SEITENAUSZUG:
------------------------------------------------

Israels Ex-Regierungschef verurteilt Olmert feiert Urteil als Sieg
10.07.2012, 13:55 Uhr
Die Absetzung Olmerts hatte weitreichende Folgen für den Friedensprozess in Nahost.
(Foto: REUTERS)
Der Korruptionsprozess gegen Olmert dauert zwei Jahre, 120 Zeugen sagen aus. Jetzt verurteilt ein Gericht den Ex-Regierungschef Israels lediglich wegen "Fehlern in prozeduralen Fragen", spricht ihn aber von Korruptionsvorwürfen frei - unter anderem vom Vorwurf der Bestechlichkeit. Deshalb war er 2008 aus dem Amt gejagt worden. Seitdem ruht der Friedensprozess.
Zum Abschluss eines Korruptionsprozesses hat ein Bezirksgericht in Jerusalem den früheren israelischen Ministerpräsidenten Ehud Olmert in einem minderschweren Fall schuldig gesprochen. Er sei in "prozeduralen Fragen fehlerhaft vorgegangen", deshalb müsse man von Untreue sprechen. Damit ist zum ersten Mal in der Geschichte Israels ein ehemaliger Regierungschef verurteilt worden. In zwei weiteren Anklagepunkten wurde der 66-Jährige jedoch von Korruptionsvorwürfen freigesprochen. Die Verhandlungen über das Strafmaß sollen im September beginnen.
Das israelische Gesetz sieht bei bei einer Verurteilung wegen Untreue eine maximale Strafe von drei Jahren Haft vor. Es ist aber unklar, ob Olmert überhaupt mit einer Haftstrafe rechnen muss.
Der Ex-Regierungschef musste im Zuge der Korruptionsaffäre im September 2008 zurücktreten, blieb allerdings noch für ein halbes Jahr an der Spitze einer Übergangsregierung. Außerdem gab er sein Amt als Vorsitzender der Regierungspartei Kadima auf. Das Ausscheiden Olmerts versetzte dem Friedensprozess mit den Palästinensern einen schweren Rückschlag.

------------------------------------------------

DATENAUSZUG:
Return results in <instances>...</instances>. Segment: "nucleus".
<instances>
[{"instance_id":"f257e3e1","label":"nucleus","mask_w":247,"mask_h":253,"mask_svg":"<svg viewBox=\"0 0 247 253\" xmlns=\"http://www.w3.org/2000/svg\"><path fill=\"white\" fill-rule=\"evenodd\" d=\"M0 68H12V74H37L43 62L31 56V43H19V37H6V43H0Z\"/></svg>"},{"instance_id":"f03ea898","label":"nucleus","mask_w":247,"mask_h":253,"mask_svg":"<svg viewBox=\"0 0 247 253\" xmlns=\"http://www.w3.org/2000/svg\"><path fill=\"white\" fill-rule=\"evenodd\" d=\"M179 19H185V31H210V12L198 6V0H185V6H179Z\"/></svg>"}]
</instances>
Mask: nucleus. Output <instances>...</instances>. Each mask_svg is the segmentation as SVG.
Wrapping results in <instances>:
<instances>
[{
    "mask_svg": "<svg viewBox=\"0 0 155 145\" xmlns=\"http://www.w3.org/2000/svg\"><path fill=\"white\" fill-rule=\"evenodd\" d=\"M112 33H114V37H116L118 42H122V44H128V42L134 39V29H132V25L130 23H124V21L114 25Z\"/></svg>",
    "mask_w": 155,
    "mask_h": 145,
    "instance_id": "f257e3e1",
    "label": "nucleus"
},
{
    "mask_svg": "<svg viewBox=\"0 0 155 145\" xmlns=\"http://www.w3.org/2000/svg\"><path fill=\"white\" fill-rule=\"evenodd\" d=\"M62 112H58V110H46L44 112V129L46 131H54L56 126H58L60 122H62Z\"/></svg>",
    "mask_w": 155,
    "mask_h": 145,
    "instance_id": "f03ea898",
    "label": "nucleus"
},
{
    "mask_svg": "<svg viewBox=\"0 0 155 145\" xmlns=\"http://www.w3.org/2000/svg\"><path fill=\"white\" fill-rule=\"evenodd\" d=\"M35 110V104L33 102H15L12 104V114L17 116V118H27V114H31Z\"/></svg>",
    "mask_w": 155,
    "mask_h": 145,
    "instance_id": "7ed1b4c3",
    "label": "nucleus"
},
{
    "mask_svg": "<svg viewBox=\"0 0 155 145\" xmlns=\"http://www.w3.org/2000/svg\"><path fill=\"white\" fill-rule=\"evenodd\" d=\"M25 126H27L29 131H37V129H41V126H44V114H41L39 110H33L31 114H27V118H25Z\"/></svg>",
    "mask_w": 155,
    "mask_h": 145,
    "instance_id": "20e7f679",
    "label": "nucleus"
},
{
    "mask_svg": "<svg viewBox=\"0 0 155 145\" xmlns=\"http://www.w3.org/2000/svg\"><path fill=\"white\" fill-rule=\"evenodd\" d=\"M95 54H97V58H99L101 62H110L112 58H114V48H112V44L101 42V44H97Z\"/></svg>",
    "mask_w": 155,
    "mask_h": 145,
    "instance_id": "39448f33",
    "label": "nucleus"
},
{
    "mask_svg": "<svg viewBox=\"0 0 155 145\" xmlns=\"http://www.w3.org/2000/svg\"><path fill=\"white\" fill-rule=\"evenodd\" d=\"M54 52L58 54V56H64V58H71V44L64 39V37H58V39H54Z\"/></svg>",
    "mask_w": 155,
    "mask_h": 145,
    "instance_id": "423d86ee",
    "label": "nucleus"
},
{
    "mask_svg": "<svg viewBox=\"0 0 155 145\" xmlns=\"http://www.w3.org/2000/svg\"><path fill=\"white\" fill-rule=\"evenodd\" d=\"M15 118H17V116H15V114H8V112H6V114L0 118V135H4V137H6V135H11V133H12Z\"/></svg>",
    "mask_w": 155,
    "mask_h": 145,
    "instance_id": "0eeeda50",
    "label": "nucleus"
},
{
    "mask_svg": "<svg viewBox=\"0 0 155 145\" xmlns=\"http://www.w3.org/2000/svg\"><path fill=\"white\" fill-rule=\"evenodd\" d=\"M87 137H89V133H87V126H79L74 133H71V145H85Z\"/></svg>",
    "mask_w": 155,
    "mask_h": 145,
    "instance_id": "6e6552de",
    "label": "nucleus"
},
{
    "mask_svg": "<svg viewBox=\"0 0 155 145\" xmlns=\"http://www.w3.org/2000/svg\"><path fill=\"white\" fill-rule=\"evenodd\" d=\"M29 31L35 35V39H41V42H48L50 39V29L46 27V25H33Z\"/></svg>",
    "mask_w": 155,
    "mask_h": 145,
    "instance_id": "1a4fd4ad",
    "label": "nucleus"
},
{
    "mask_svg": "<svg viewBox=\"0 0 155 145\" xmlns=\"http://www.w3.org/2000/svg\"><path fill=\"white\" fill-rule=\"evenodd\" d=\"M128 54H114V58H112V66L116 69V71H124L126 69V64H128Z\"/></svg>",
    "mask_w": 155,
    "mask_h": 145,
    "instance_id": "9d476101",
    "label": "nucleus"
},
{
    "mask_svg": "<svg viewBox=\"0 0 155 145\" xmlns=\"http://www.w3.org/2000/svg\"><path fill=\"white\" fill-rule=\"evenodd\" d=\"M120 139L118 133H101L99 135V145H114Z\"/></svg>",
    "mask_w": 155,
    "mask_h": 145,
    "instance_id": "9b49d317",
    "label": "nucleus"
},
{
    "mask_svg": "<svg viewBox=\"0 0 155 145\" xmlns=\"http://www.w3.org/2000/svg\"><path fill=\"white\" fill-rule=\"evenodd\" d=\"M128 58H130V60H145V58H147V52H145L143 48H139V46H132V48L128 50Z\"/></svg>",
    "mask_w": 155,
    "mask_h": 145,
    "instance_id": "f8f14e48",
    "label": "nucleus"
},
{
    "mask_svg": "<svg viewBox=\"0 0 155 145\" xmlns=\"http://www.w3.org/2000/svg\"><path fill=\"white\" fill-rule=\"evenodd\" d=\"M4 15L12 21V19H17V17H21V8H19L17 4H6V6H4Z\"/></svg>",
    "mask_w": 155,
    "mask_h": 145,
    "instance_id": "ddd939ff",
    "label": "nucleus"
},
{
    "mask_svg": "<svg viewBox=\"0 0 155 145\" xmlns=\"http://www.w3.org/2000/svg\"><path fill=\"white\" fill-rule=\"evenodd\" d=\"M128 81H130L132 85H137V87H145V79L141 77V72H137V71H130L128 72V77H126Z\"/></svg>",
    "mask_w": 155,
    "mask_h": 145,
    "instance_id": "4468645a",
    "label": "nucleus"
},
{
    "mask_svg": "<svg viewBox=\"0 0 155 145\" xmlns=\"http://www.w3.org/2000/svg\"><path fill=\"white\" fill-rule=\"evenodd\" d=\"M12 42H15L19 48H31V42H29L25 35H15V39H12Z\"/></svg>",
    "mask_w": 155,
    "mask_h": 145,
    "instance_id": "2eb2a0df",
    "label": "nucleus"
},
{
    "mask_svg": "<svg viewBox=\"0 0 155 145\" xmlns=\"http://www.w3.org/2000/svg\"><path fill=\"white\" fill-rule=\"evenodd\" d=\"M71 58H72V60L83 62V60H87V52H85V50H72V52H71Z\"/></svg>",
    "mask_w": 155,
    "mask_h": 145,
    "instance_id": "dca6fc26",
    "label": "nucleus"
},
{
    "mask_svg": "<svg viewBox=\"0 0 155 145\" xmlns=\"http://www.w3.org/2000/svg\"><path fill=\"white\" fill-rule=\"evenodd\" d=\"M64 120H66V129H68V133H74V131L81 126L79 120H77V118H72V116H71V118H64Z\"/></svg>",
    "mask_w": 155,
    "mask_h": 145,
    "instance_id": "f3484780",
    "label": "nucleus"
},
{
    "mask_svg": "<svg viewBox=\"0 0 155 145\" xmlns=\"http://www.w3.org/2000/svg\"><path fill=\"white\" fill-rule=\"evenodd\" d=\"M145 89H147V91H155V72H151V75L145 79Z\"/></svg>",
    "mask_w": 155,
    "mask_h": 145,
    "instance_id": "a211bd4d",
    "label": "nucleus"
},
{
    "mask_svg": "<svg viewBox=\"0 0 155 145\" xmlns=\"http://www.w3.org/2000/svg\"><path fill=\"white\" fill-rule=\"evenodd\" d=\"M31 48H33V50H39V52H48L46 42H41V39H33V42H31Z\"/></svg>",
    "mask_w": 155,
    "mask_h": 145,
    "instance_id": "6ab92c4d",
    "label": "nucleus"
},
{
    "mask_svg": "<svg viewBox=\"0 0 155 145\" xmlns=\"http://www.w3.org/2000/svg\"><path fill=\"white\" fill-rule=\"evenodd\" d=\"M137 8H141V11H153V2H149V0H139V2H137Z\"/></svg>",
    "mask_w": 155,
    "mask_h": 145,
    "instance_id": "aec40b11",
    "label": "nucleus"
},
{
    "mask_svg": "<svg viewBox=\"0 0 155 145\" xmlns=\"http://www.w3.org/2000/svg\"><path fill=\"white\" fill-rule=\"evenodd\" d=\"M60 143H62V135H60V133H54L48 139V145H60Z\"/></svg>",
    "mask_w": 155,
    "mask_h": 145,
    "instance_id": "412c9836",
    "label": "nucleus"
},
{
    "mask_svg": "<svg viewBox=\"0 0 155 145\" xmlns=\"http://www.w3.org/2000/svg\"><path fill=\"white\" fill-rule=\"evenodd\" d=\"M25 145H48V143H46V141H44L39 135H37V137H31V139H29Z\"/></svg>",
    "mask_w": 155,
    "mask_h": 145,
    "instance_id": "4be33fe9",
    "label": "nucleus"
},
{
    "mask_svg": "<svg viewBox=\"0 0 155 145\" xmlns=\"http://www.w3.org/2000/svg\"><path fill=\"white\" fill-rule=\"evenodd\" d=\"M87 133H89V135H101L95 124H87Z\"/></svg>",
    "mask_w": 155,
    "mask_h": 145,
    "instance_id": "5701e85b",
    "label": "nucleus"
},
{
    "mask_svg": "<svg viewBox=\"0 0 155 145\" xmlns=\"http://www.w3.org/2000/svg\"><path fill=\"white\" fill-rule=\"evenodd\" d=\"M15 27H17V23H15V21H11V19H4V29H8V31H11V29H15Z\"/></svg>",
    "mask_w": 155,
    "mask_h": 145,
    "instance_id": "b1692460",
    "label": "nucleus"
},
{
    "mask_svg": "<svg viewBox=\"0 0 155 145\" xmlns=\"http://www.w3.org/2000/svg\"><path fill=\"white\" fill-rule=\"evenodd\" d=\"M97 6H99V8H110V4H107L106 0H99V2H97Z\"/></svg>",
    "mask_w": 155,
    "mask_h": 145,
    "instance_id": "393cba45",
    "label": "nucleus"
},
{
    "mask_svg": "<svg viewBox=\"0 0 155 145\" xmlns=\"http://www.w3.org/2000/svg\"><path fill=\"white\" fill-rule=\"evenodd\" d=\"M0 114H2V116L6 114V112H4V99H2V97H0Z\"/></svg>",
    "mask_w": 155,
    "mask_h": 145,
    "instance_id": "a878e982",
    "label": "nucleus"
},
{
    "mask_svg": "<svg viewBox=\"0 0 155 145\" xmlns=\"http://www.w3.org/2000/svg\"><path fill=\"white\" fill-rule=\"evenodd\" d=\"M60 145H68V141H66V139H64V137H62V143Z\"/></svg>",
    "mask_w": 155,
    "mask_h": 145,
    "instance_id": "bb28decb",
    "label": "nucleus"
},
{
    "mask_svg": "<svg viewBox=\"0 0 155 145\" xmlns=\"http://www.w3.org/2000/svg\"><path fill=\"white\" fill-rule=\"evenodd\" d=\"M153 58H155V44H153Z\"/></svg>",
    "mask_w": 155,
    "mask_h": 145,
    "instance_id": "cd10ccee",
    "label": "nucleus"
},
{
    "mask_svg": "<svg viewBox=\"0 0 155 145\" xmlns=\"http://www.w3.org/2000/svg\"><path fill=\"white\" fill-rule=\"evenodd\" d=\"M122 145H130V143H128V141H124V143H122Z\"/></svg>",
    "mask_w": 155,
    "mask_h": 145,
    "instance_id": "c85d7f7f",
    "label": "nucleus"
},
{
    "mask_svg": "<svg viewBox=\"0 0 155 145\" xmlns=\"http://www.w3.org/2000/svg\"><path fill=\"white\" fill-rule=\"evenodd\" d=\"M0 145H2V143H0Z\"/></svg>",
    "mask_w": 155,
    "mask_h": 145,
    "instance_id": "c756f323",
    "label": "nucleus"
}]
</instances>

------------------------------------------------

IHRE AUFGABEN:
**a.** Welche Höchststrafe sieht das israelische Gesetz laut dem Artikel bei einer Verurteilung wegen Untreue vor?
**b.** Ermitteln Sie jede Zeile der Liste, in der die Zeichenfolge "instances" vorkommt, und geben Sie diese Zeilen wieder. Achten Sie dabei auf Groß- und Kleinschreibung.
Der Artikel und die Liste sind voneinander unabhängiges Material.

ANTWORTEN IN REIHENFOLGE:
**a.** Drei Jahre Haft.

**b.**
Return results in <instances>...</instances>. Segment: "nucleus".
<instances>
</instances>
Mask: nucleus. Output <instances>...</instances>. Each mask_svg is the segmentation as SVG.
Wrapping results in <instances>:
<instances>
</instances>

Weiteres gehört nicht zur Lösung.